* **EXERCISE BRIEF**:
Return the records below verbatim, from the line containing "Roughly how far" through the end of the records, including both ends.

--- start RECORD EXTRACTS ---

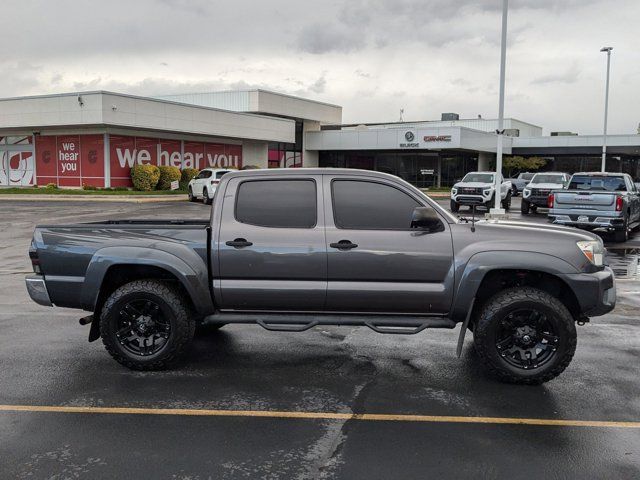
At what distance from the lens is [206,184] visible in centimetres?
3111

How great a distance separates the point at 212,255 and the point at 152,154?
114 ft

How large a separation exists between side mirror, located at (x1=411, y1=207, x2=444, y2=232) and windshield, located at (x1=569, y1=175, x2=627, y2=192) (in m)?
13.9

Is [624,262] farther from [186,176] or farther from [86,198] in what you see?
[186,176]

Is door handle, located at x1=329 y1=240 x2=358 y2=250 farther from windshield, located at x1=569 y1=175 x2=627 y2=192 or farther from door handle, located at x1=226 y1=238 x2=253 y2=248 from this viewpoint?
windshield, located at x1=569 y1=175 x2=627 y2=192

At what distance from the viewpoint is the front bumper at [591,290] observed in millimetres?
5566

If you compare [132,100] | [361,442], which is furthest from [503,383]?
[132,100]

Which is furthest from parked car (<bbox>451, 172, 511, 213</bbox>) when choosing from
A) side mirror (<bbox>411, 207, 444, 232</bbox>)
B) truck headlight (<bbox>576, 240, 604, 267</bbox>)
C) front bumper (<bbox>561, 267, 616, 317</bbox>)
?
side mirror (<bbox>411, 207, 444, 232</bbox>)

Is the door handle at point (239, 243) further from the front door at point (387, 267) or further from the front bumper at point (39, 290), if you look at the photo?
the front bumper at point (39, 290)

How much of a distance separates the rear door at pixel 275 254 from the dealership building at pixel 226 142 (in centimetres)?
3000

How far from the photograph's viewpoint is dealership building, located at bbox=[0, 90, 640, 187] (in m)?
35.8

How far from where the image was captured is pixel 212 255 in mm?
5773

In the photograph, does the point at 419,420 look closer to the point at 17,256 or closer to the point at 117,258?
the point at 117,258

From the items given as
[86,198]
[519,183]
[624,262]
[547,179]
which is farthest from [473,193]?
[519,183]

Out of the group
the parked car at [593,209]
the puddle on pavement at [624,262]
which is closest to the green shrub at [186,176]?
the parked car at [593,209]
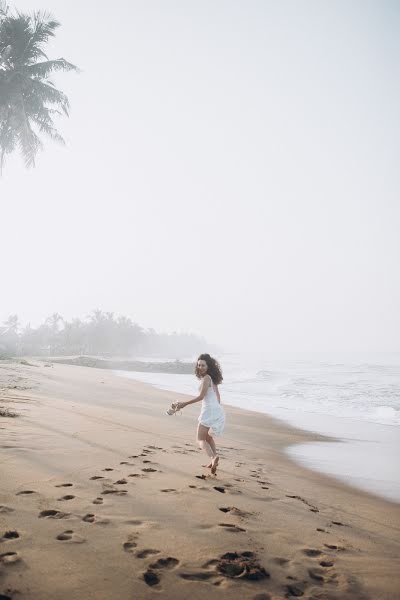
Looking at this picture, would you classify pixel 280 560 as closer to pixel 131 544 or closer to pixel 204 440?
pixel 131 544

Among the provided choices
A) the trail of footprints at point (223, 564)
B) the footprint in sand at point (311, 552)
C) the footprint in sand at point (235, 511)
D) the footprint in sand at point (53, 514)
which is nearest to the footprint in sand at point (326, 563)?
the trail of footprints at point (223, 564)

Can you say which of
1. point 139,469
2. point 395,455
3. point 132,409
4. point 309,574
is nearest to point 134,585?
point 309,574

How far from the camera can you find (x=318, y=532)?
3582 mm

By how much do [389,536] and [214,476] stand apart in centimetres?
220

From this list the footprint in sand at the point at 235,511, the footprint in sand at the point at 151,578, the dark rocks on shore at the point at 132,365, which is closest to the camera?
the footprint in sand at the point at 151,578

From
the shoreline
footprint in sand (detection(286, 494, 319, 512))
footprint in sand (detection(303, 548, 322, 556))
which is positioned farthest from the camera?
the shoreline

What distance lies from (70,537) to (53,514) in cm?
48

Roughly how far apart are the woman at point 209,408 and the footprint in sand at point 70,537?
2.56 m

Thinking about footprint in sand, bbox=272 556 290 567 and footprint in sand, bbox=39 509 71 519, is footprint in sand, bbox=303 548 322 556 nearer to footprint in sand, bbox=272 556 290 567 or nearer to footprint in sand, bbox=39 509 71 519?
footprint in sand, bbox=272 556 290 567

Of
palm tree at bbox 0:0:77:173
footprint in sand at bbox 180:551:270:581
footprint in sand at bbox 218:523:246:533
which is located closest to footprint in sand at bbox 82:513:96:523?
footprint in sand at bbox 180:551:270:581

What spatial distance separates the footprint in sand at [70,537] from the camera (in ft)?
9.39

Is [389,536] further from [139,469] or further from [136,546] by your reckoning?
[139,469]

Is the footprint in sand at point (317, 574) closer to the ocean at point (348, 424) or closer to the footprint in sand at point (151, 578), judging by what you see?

--- end RECORD EXTRACTS ---

* **ANSWER TO THIS PROBLEM**:
Roughly how far apart are the woman at point 209,408 and the footprint in sand at point 70,537?
2.56 m

Thinking about footprint in sand, bbox=272 556 290 567 and footprint in sand, bbox=39 509 71 519, is footprint in sand, bbox=303 548 322 556 nearer to footprint in sand, bbox=272 556 290 567 or nearer to footprint in sand, bbox=39 509 71 519?
footprint in sand, bbox=272 556 290 567

Of
palm tree at bbox 0:0:77:173
footprint in sand at bbox 180:551:270:581
footprint in sand at bbox 218:523:246:533
which is located closest to footprint in sand at bbox 82:513:96:523?
footprint in sand at bbox 180:551:270:581

What spatial distance separates the footprint in sand at [70,537] from the camera (in ft)?
9.39

Is [389,536] further from [139,469] or further from [136,546] by your reckoning?
[139,469]

Is the footprint in sand at point (317, 574) closer to the ocean at point (348, 424) or closer to the footprint in sand at point (151, 578), judging by what you see?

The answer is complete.